Contamination par les toxines
Les mollusques sont également susceptibles d’absorber
des algues microscopiques, dont certaines sont productrices de
toxines, notamment l’algue planctonique Alexandrium
tamarense30. Ces algues,
qui se retrouvent surtout en été dans l’estuaire
maritime et le long du littoral du golfe du Saint-Laurent, se
multiplient et se concentrent selon diverses conditions environnementales
(température, variations de la salinité, abondance
des matières nutritives, courants)31,
33.
Une fois contaminés, les mollusques peuvent conserver
leur toxicité de plusieurs semaines à plusieurs
mois. Ces toxines, qui s’accumulent dans les organes internes
des mollusques, peuvent provoquer, chez ceux qui les consomment,
divers types d’intoxication. Les trois formes les plus susceptibles
de survenir au Québec sont l’intoxication paralysante
(IPM), l’intoxication amnestique (IAM) et l’intoxication
diarrhéique (IDM) par les mollusques32.

Les mollusques du Saint-Laurent sont des
organismes filtreurs
qui peuvent contenir des micro-organismes pathogènes et
des biotoxines.
L’IPM est la manifestation toxique la plus fréquente
chez les consommateurs de mollusques du Saint-Laurent, ce dernier
étant d’ailleurs la région canadienne où
le plus grand nombre de cas a été dénombré.

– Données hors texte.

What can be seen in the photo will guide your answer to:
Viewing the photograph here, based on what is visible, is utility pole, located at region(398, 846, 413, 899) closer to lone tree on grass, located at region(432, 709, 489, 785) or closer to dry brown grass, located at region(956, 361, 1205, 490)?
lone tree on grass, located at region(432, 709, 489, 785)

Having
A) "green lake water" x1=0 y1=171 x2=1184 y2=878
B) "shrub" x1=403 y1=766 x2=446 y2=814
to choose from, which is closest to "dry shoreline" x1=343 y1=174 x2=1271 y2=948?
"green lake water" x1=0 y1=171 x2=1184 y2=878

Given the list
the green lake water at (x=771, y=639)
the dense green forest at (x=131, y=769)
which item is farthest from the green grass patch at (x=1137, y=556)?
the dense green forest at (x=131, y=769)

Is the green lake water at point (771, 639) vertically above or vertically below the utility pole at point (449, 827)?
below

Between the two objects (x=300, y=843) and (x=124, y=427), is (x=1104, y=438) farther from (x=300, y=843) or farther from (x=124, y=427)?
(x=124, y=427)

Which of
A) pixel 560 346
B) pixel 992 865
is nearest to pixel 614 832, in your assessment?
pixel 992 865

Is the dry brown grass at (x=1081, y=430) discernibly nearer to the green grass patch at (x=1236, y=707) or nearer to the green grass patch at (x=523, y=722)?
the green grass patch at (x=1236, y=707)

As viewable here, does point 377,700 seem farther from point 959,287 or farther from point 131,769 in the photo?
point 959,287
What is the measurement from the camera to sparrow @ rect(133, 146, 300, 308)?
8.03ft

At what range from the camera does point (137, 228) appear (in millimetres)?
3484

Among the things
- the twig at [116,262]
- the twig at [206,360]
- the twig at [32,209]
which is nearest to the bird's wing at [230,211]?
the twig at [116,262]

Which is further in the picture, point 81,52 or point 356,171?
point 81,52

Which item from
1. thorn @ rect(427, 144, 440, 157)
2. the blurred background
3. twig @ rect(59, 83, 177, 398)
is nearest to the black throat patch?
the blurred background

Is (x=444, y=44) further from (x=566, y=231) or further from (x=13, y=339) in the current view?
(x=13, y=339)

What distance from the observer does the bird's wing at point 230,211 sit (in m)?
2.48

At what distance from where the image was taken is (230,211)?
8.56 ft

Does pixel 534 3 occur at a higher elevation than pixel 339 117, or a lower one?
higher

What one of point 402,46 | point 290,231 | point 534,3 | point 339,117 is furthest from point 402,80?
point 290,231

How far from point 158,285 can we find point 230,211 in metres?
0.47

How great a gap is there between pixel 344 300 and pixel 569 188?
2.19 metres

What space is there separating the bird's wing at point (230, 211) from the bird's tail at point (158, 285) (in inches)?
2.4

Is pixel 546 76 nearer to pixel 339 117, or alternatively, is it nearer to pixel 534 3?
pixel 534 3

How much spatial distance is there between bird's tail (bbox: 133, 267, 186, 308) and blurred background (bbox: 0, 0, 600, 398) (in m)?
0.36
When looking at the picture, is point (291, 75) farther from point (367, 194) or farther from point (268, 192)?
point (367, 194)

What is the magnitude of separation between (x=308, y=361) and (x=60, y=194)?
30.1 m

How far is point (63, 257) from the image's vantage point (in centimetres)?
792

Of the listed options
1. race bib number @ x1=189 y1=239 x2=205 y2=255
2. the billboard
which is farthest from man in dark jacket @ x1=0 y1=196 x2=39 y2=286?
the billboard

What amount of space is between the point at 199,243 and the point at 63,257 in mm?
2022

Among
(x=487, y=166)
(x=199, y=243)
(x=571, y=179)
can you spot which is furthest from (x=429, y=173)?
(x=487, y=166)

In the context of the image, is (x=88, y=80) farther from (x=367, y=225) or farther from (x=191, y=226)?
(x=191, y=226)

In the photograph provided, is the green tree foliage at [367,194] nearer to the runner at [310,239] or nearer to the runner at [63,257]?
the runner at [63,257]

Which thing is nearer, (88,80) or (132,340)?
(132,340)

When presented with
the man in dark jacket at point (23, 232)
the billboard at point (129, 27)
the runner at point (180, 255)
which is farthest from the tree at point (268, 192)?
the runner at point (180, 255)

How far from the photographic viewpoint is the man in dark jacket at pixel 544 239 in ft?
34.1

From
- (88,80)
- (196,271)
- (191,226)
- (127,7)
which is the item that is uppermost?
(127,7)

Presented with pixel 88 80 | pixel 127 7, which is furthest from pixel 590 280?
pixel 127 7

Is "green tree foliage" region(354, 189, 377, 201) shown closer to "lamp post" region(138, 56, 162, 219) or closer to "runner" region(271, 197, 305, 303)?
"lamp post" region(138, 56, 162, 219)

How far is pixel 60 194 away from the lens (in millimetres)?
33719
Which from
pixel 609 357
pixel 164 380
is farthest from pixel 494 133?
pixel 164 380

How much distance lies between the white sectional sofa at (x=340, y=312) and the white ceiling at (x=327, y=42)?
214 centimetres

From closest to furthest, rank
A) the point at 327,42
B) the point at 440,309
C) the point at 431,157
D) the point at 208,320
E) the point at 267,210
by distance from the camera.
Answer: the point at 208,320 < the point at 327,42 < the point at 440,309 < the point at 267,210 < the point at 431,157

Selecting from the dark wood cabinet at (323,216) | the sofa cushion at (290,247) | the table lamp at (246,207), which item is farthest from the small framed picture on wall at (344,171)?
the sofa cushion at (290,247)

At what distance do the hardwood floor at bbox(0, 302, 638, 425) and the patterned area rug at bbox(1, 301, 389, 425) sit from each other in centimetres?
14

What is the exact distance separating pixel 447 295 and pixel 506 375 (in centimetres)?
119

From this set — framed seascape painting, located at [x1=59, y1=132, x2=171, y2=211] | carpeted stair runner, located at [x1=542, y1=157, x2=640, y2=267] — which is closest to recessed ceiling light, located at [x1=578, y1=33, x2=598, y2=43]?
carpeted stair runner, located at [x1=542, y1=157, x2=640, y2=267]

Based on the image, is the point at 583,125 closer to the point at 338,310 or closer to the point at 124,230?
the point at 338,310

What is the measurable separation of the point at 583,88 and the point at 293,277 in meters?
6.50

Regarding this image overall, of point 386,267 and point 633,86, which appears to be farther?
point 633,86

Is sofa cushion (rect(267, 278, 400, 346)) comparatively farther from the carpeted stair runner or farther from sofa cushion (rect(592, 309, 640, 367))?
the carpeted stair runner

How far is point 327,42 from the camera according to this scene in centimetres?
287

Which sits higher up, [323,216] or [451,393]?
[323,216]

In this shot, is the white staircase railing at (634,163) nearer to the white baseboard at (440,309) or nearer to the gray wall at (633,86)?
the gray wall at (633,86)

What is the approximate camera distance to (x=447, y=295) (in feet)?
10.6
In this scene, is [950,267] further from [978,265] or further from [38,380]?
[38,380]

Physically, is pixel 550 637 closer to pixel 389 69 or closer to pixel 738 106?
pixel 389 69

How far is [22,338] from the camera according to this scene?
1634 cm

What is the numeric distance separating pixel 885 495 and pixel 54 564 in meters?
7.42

Depuis 1984, au moins 16 épisodes
confirmés d’IPM y ont été recensés.
Les derniers cas d’IAM recensés au Québec
sont survenus en 1987, lesquels avaient été associés
à la consommation de mollusques provenant de l’Île-du-Prince-Édouard.
Enfin, aucun cas d’IDM n’a encore
été rapporté au Québec32.
En 1998, la découverte inattendue de nouvelles toxines
dans des mollusques des Îles-de-la-Madeleine, et notamment
de celles responsables de l’intoxication diarrhéique,
a alerté les chercheurs de l’Agence canadienne d’inspection
des aliments. Ceux-ci ont mesuré la présence de
la substance en cause dans les glandes digestives de moules et
d’autres mollusques en provenance de divers secteurs coquilliers.
Une proportion d’environ 10 % des échantillons s’est
révélée contaminée par les toxines
diarrhéiques. De ce nombre, 56 % avaient été
prélevés hors du territoire des Îles-de-la-Madeleine,
démontrant que la contamination notée pour la première
fois à l’été 1998 pouvait toucher d’autres
zones de cueillette au Québec. La présence de ces
toxines pourrait être attribuable, comme ailleurs dans l’Est
du Canada, à l’algue Prorocentrum lima,
d’ailleurs détectée dans les moules analysées.
Cependant, lors de leurs travaux, les chercheurs ont également
fait la découverte de Prorocentrum mexicanum, une algue
de la même famille dont la présence était
ignorée dans la région, puisqu’elle est habituellement
retrouvée à des latitudes plus méridionales.
Ils ont constaté que sous certaines conditions environnementales,
cette algue pouvait se retrouver dans les glandes digestives des
moules d’élevage33.
Contamination par les substances chimiques
Une évaluation du risque pour la santé associé
à la présence de substances chimiques dans les mollusques
a aussi été réalisée, en 1997, entre
Tadoussac et Baie-Trinité, sur la Côte-Nord. La majorité
des contaminants chimiques alors recherchés dans les échantillons
de myes ont été détectés. L’exposition
aux contaminants chimiques lors de la consommation de myes a été
évaluée à partir de différents scénarios
de consommation. Les résultats ont fait ressortir que les
substances chimiques susceptibles d’entraîner des
effets toxiques avec seuil, tels les effets systémiques
non cancérogènes, étaient présentes
à des concentrations trop faibles pour qu’une consommation
régulière de myes entraîne un risque à
la santé, même chez le consommateur régulier34.


Quelques cas d’intoxication sont recensés
chaque année parmi
les gens qui s’adonnent à la récolte de mollusques.